=== WORK TO DO ===
Locate the line with "Which entity from" in the material. Copy that line and each one after it, through the last, exactly and with nothing else.

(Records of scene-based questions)
--------------------

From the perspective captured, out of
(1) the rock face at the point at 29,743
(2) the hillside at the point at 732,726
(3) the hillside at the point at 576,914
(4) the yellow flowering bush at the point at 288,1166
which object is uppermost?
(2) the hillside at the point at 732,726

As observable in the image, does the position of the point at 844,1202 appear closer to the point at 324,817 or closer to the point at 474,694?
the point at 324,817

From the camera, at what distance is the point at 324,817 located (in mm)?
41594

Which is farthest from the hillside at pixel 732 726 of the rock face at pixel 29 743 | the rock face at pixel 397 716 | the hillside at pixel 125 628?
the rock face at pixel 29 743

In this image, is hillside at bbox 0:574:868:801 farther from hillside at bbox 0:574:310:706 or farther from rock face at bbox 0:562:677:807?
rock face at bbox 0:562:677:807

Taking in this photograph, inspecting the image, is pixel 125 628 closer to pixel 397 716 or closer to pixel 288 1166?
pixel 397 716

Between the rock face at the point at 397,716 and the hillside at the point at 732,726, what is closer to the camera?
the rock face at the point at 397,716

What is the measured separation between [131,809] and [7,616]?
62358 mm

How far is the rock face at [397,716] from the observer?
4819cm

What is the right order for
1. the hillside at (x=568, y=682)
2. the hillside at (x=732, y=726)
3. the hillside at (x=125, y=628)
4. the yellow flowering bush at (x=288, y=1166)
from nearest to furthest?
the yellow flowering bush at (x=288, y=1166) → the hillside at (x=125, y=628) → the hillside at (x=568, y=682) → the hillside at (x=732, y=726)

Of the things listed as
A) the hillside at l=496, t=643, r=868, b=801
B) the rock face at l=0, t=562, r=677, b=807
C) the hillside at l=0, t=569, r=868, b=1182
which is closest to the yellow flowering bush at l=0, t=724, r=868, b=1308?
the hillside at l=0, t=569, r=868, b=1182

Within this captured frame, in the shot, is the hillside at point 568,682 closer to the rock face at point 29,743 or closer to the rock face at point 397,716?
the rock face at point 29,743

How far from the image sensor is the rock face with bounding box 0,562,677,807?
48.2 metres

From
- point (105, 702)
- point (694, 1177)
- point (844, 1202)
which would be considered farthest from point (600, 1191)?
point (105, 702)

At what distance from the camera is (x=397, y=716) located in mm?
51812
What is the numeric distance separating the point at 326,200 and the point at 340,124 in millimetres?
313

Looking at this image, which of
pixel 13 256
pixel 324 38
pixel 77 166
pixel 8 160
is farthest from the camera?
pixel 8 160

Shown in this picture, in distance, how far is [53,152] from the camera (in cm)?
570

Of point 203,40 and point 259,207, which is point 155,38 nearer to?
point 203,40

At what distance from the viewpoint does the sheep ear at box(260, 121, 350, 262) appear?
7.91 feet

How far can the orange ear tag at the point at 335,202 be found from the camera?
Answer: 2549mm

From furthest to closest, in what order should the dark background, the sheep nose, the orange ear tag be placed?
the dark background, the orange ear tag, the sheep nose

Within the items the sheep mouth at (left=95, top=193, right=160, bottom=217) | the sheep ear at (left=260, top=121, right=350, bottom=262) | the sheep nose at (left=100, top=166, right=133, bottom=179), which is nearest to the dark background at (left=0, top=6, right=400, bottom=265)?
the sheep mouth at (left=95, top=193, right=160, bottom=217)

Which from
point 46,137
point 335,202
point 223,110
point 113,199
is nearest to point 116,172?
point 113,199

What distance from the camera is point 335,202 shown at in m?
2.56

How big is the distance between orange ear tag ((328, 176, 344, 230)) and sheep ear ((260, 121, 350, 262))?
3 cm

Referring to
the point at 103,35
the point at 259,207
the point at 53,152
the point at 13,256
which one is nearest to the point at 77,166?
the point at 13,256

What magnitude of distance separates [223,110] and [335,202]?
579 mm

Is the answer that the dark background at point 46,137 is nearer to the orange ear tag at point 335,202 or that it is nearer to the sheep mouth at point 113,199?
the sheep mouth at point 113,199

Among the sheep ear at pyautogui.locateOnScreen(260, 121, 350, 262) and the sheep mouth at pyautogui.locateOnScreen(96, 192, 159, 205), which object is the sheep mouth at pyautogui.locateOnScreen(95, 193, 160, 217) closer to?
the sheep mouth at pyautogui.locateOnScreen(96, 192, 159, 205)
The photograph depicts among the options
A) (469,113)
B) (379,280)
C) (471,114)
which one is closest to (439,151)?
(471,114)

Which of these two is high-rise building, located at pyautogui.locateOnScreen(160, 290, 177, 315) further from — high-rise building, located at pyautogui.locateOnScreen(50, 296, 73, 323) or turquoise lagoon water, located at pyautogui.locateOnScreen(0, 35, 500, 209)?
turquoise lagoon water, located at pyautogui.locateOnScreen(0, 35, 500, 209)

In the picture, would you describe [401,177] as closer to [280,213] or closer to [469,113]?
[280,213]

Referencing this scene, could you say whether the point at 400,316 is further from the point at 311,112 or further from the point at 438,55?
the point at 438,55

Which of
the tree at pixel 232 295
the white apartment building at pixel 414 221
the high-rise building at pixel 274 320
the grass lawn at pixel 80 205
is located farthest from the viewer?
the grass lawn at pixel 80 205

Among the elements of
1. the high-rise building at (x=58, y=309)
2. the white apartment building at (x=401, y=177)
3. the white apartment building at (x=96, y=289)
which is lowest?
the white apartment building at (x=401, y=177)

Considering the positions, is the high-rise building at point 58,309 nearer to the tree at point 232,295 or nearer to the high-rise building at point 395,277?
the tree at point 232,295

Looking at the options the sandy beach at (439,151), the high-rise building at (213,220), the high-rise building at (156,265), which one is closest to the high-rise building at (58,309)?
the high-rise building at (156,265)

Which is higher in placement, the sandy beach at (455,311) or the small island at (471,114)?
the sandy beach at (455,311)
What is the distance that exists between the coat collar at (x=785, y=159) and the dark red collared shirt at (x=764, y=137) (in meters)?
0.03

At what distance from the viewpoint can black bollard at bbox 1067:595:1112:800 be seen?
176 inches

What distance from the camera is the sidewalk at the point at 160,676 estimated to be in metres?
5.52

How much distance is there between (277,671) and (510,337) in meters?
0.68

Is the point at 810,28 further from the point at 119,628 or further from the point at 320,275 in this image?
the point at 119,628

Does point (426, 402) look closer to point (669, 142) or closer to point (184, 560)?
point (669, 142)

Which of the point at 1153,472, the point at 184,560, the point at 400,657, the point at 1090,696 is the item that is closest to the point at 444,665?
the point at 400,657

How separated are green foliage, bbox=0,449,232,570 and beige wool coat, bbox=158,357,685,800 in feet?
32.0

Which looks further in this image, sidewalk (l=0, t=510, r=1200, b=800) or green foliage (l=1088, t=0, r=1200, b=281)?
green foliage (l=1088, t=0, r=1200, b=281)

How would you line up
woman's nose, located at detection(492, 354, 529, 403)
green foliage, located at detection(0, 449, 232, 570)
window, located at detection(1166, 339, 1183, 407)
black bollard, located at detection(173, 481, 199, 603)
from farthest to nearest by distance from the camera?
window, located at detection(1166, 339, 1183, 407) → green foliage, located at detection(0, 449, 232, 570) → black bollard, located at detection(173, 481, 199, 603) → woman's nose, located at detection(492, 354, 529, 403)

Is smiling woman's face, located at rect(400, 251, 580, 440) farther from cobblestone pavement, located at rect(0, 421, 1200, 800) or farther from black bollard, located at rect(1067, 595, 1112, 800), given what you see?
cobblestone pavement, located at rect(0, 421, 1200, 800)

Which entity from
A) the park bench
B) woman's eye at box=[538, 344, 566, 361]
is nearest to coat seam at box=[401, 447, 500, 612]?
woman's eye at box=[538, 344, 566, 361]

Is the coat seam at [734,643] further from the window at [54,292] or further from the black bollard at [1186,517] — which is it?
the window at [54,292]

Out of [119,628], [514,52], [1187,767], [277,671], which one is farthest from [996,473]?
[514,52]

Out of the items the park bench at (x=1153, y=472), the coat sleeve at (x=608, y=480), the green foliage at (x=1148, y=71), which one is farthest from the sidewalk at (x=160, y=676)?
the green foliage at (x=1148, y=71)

--------------------

=== TASK RESULT ===
Which entity from
A) the park bench
B) woman's eye at box=[538, 344, 566, 361]
is nearest to coat seam at box=[401, 447, 500, 612]?
woman's eye at box=[538, 344, 566, 361]

Is the coat seam at [734,643] further from the window at [54,292] or further from the black bollard at [1186,517] — which is it?
the window at [54,292]

Out of [119,628], [514,52], [1187,767], [277,671], which one is farthest from [996,473]?
[514,52]

Out of the items the park bench at (x=1153, y=472), the coat sleeve at (x=608, y=480), the green foliage at (x=1148, y=71), which one is farthest from the sidewalk at (x=160, y=676)?
the green foliage at (x=1148, y=71)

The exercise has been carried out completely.